=== TEXT PROVIDED ===
↓

An bhfuil cead agam dul go dtí… where exactly? August 18, 2009
Posted by WorldbyStorm in Economy, Irish Politics, The Left.trackback
It’s funny being off line for four days or so as I was last week. Firstly one turns to newspapers, as in printed newspapers. And then there is the television news. But the latter is difficult to synchronise with when one is busy and days are time tabled and the former requires at least some space to check through in a consistent way. So… I missed a fair old bit of the international news as I focused on what the Irish Times likes to term ‘opinion’.
And there were some doozies last week. No doubt about that. In part because the economic free fall appears to be slowing, perhaps even stopping completely with ‘good’ news not merely from the United States, but Europe as well. And… what’s this, an increase in retail sales in the last two months. Although, the Irish Times, never keen to allow the good news to seem too good was at pains to point out that with prices falling the governments headaches as regards tax receipts was merely starting. Hmmmm… yes, well, a deflationary policy within a recessionary economy will have that sort of an effect.
But… what was most frustrating for me was to read material and be unable to check it for facts. For example (and this is only one of a number) what of Orna Mulcahy’s piece entitled ‘Long-term benefits of shorter school breaks’. You might expect a carefully considered analysis of the topic, but if so you’d come away – as I did – unfulfilled. For this was the sort of phoned in stuff that predominates the pages of the Irish Times at the moment. And… while it is indeed what we laughably term ‘summer’ on this island that’s hardly an excuse for shoddy examination of an area – particularly when the rationale of the piece is to argue for a shorter… er…summer.
So, while you might think that it started well… with a question that might be amenable to some answer…
How can Ireland claim to have a world-class education system if it has one of the shortest academic years?
The depressing reality was that even the most cursory consideration demonstrated that there was no way… no way on earth… Mulcahy was going to seriously engage with the area.

↑

=== GOALS ===
1. Answer these questions using the blog post about Irish Times opinion pieces.
(a) For roughly how long was the writer off line?
(b) Over what period did retail sales increase?
(c) What was the title of Orna Mulcahy's piece?
2. Reproduce the passage of the blog post starting with "So, while you" and going on through "with the area.".

=== Collected data entries ===

↓

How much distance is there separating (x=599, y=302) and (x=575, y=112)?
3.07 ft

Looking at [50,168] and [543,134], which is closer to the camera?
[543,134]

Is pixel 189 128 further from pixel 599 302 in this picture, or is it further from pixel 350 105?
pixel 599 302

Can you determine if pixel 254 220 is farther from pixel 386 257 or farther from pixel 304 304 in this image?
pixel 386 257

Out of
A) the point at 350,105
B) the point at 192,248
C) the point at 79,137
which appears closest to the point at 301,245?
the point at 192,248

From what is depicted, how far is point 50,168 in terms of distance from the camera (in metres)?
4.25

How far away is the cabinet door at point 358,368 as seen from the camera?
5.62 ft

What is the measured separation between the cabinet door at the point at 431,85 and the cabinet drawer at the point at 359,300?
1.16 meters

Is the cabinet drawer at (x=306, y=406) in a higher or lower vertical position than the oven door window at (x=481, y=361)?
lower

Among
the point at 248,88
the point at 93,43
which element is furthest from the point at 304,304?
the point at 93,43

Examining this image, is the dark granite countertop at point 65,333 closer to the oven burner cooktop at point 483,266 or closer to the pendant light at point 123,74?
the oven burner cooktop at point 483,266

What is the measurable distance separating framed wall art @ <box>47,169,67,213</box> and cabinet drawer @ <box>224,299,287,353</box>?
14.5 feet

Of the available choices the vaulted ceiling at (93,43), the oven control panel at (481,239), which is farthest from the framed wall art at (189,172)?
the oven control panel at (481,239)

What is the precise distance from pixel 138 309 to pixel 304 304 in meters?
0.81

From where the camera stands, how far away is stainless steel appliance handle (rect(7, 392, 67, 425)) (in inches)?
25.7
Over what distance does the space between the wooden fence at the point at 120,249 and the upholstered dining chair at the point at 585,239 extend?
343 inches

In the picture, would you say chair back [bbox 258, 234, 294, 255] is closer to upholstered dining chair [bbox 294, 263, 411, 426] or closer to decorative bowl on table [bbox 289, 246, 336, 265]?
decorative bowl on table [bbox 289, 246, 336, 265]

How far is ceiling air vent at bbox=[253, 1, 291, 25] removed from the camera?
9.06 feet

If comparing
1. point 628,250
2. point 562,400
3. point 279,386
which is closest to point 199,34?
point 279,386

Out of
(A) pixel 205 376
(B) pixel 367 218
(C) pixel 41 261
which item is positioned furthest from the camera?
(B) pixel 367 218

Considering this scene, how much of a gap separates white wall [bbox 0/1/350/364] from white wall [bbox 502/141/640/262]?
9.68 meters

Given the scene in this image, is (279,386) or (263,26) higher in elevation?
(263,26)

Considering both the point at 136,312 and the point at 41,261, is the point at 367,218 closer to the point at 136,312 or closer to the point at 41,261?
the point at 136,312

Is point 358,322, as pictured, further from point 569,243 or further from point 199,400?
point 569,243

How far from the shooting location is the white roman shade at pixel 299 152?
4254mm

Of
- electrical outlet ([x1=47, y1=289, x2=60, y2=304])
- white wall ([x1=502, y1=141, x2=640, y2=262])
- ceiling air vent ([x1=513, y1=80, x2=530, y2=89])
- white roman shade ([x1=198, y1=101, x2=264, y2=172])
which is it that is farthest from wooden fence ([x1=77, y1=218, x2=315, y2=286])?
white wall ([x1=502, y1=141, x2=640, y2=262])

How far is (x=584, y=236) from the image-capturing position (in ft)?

↑

=== ANSWERS TO THE EXERCISE ===
1.
(a) Four days or so
(b) The last two months
(c) "Long-term benefits of shorter school breaks"

2.
So, while you might think that it started well… with a question that might be amenable to some answer…
How can Ireland claim to have a world-class education system if it has one of the shortest academic years?
The depressing reality was that even the most cursory consideration demonstrated that there was no way… no way on earth… Mulcahy was going to seriously engage with the area.